Metin Bölümü
____________________
Önergeyle teklife, “Bakımevine alınan köpeklerden insan ve hayvanların hayatı ve sağlığı için tehlike teşkil eden ve olumsuz davranışları kontrol edilemeyen, bulaşıcı veya tedavi edilemeyen hastalığı bulunan ya da sahiplenilmesi yasak olanlarına Veteriner Hizmetleri, Bitki Sağlığı, Gıda ve Yem Kanunu’nun 9. maddesinin 3. fıkrasında belirtilen tedbir uygulanır. Yerel yönetimler, sahipsiz köpeklere ilişkin yürüttüğü iş ve işlemlerde Ev Hayvanlarının Korunmasına Dair Avrupa Sözleşmesi kapsamında gerekli idari tedbirleri almaya yetkilidir.” hükmü eklendi.
AKP’liler, böylece bütün köpeklere ötanazi uygulanmasının söz konusu olmayacağını savundu. Ancak önergeyle getirilen düzenlemede atıf yapılan hüküm, şu düzenlemeyi içeriyor:
“Hayvanlara ötenazi yapmak yasaktır. Ancak, hayvanlara acı ve ıstırap çektiren veya iyileşme durumu bulunmayan hastalık durumlarında, akut bulaşıcı bir hayvan hastalığının önlenmesi ya da eradikasyonu amacıyla veya insan sağlığı için risk oluşturan durumlarda, davranışları insan ve hayvanların hayatı ve sağlığı için tehlike teşkil eden ve olumsuz davranışları kontrol edilemeyen durumlarda, veteriner hekim tarafından ötenazi yapılmasına karar verilebilecek. Ötenazi işlemi veteriner hekim tarafından veya veteriner hekim gözetiminde yapılır.”
7 – Bu hükme göre sokak hayvanları öldürülecek mi?
Önerge ile kedilerin kapsam dışı bırakıldığı belirtildi. Ancak yine teklife göre kedilerin de “sahipli” hayvan statüsüne alınması söz konusu olacak. Fakat asıl risk sokak köpekleri konusunda devam ediyor. Yeni düzenlemede de ötanazinin olumsuz davranışları kontrol edilemeyen köpeklere yapılacağı belirtiliyor. Bunun da veteriner hekim gözetiminde yapılacağı belirtiliyor. Ancak olumsuz davranışı kimin belirleyeceği bütünüyle belirsiz. Davranışların ne kadar süreyle takip edileceği, kararın kimin tarafından ne aşamada verileceği de muğlak.
____________________
Alıntılanan Satırlar
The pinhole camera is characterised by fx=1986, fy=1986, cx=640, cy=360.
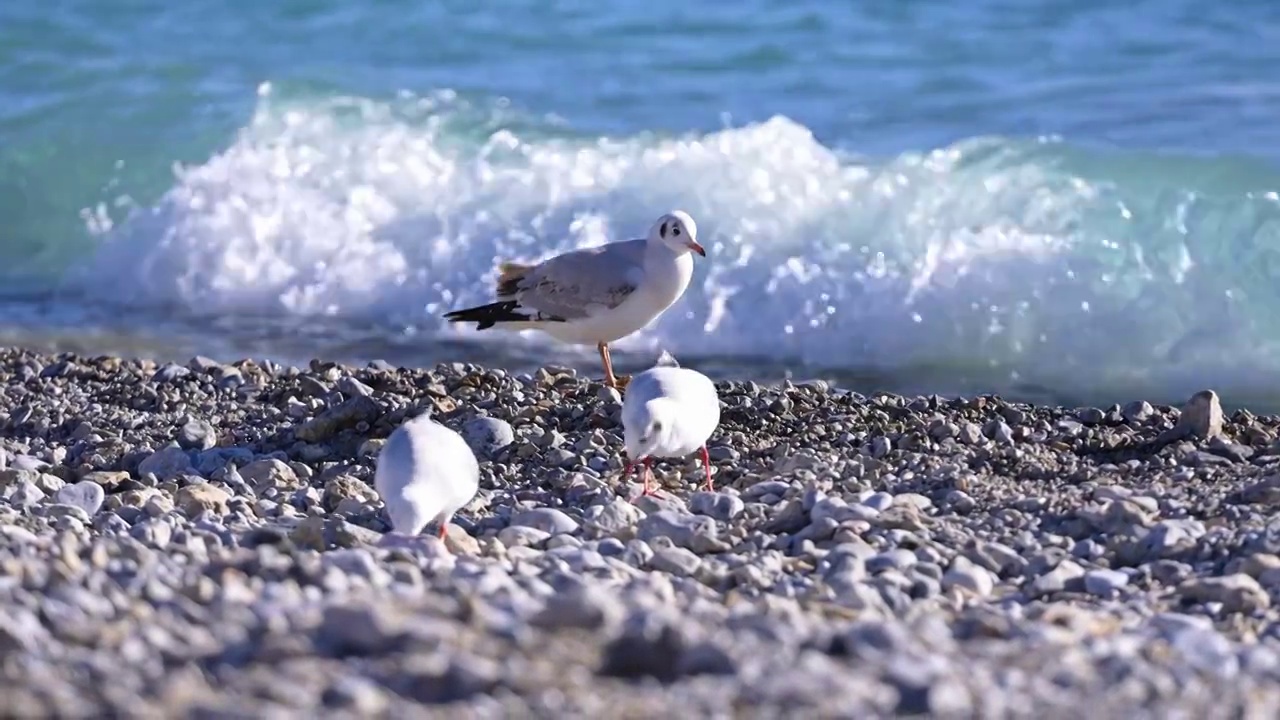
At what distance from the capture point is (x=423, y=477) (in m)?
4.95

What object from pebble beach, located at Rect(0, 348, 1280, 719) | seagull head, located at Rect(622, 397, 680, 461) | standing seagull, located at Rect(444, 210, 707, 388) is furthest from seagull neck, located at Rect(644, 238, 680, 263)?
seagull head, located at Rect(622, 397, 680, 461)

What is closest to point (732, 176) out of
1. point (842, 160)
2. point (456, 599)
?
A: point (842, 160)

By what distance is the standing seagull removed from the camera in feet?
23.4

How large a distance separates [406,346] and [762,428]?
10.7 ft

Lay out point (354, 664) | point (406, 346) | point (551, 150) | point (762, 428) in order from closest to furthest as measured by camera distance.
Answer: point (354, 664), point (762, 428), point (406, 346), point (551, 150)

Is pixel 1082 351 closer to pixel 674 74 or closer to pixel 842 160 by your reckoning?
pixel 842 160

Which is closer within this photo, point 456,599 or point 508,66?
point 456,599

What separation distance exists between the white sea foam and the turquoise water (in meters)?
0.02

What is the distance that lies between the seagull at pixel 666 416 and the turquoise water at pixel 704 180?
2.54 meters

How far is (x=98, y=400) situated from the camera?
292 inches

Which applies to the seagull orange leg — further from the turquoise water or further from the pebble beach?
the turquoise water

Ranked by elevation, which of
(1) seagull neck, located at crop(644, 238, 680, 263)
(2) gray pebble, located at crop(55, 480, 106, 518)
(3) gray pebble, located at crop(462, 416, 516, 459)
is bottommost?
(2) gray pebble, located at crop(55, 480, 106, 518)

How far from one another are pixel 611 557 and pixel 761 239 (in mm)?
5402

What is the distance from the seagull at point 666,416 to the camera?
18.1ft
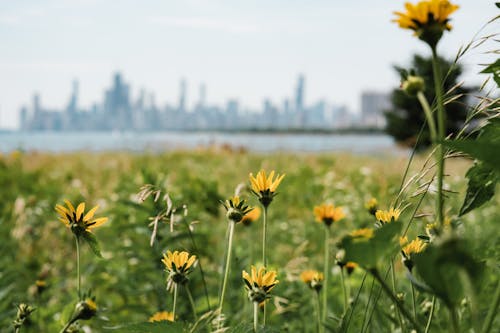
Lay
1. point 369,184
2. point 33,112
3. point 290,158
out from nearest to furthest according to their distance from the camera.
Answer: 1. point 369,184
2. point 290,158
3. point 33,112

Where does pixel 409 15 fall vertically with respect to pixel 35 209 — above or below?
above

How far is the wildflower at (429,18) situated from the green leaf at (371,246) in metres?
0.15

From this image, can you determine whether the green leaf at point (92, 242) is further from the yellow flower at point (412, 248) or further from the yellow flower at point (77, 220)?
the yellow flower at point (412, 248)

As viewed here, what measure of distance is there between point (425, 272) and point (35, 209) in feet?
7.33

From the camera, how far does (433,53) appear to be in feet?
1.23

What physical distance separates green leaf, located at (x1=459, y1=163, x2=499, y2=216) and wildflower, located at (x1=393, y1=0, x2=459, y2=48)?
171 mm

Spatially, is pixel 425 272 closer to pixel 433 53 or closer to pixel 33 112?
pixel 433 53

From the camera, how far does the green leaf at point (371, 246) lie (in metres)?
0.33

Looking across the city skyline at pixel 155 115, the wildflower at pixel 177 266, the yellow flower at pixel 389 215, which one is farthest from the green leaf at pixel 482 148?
____________________
Görev Tanımı
Sokak köpekleriyle ilgili yasa teklifini anlatan metinde "Önerge ile kedilerin" ifadesinden "verileceği de muğlak." ifadesine kadar uzanan kısmı hiçbir değişiklik yapmadan yazıya geçirin.

Eksiksiz Yanıt
Önerge ile kedilerin kapsam dışı bırakıldığı belirtildi. Ancak yine teklife göre kedilerin de “sahipli” hayvan statüsüne alınması söz konusu olacak. Fakat asıl risk sokak köpekleri konusunda devam ediyor. Yeni düzenlemede de ötanazinin olumsuz davranışları kontrol edilemeyen köpeklere yapılacağı belirtiliyor. Bunun da veteriner hekim gözetiminde yapılacağı belirtiliyor. Ancak olumsuz davranışı kimin belirleyeceği bütünüyle belirsiz. Davranışların ne kadar süreyle takip edileceği, kararın kimin tarafından ne aşamada verileceği de muğlak.